An Appeal With (About) Gravity

It’s 7 am, and I’m eating blackberries with raspberry pastry and becoming increasingly frustrated with the shift from composite gravity to the tensor-vector-scalar (TeVeS) version of Modified Newtonian Dynamics (MOND).


To quote Inigo Montoya: Let me explain. –No, there is too much. Let me sum up.


After a dinner party at Dave’s house and a woefully garbled explanation of alternative gravity theory (actually, not so much that as an explanation of the quantum-mechanical postulation of gravity) to several of my fellow guests, I went and did some revision. Though (thankfully) I seem to be okay on the basics, it turns out that the latest developments in alternative gravity theories (or perhaps just the ones beyond the books I own) are beyond my current grasp of math.

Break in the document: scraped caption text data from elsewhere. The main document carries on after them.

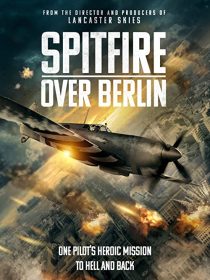 دانلود فیلم Spitfire Over Berlin 2022275562-1897845334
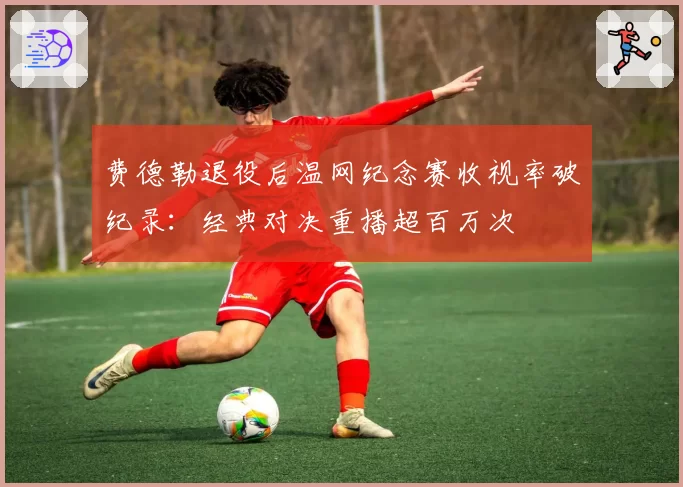 费德勒退役后温网纪念赛收视率破纪录：经典对决重播超百万次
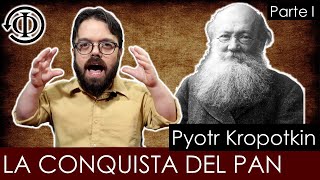 La Conquista del Pan  Pyotr Kropotkin  Parte I [upl. by Monteith]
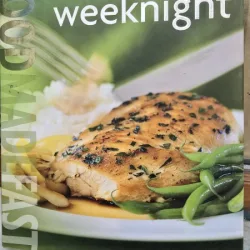 Weeknight - Food Made Faste - Melanie Barnard, Chuck Williams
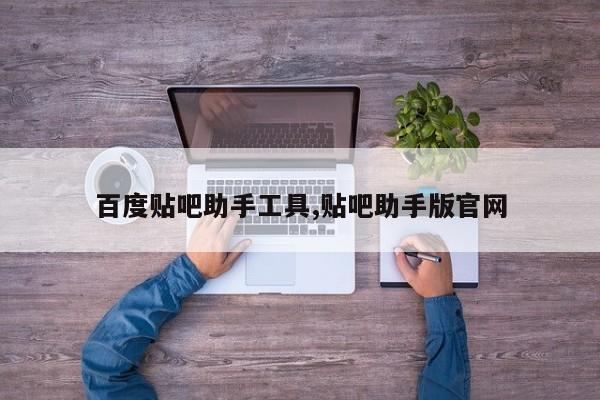 百度贴吧助手工具,贴吧助手版官网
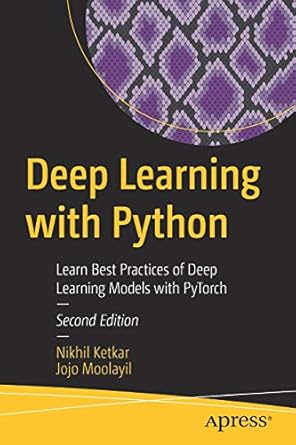 deep learning with python learn best practices of deep learning models with pytorch 2nd edition nikhil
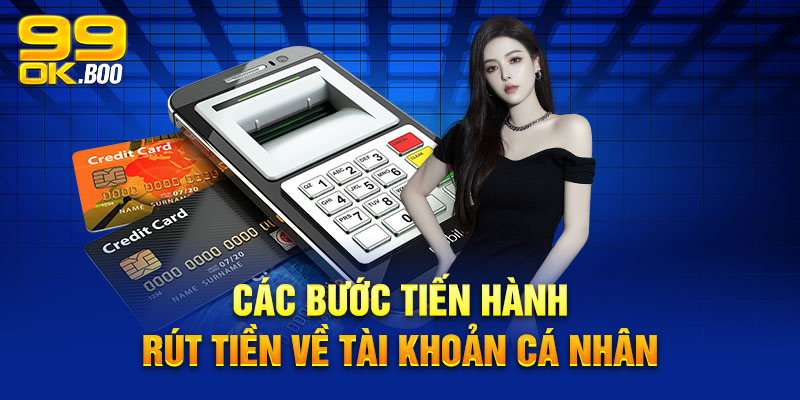 Các bước tiến hành rút tiền về tài khoản cá nhân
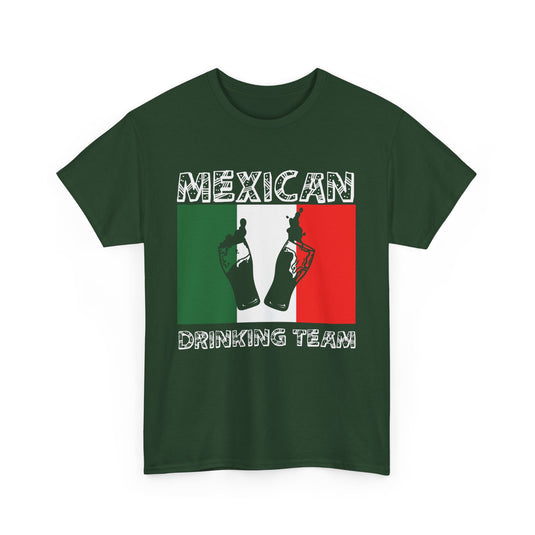 Mexican Drinking Team Alcohol T-Shirt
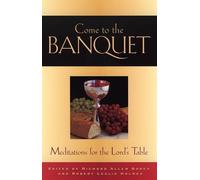 Come to the Banquet: Meditations for the Lord's Table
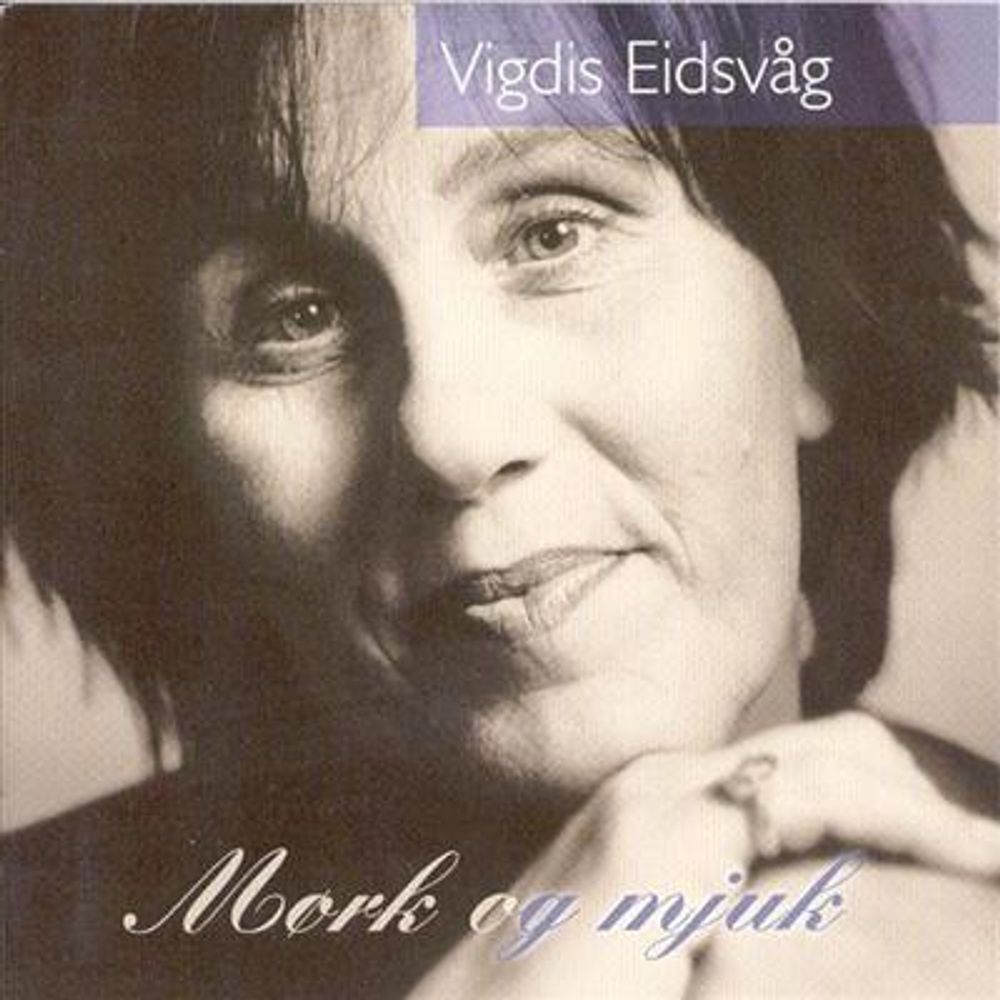 Vigdis Eidsvåg - Mørk Og Mjuk (CD)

Given the fact that this is advanced physics, that’s perhaps not entirely surprising, but it’s still frustrating- I’m the person whose uncle explained quantum physics to her at age 6 and who picked up her first book on black holes at age 10. My addiction to cosmology goes waaaay back.


Since my beloved internet allows me an open forum to as much of an audience as I can gather, I’ve decided to make an appeal for knowledge- or rather, tutelage.


The concepts behind MOND’s and TeVeS’ conception of gravity (and yes, I’m aware that it overlaps but does not subsume alternative gravity) are befuddling me utterly. My incomprehension turns on my inability to grasp the concept of tensors and tensor fields, including those in ranks 1 through 4- once I can parse that, I should be able to visualize the rest. Therefore, I need someone who will correspond with me on that question until I understand it.


Such tuition may include not only explanations but references to books and graphics that can help. (And just to save some time- before you ask, I’ve already checked Wikipedia links and the Physicsforums archives on MOND, TeVeS, tensors, tensor fields, and almost every topic under any of those headings you can name.)


And if anyone reading this can’t explain but knows someone who can- could you pass on this appeal? I can’t say this won’t take long, because I have no idea of the length of time it will take me to understand- but I can say that the linear time investment on the part of my tutor will be relatively small.


Thanks in advance, guys. Such knowledge may not be necessary to my continued existence, but it’s enormously frustrating to have such an intricate and magnificent palace of theory, built on such a cosmic scale, standing before me… and be incapable of grasping its loveliness because I don’t know the shape of some of the bricks.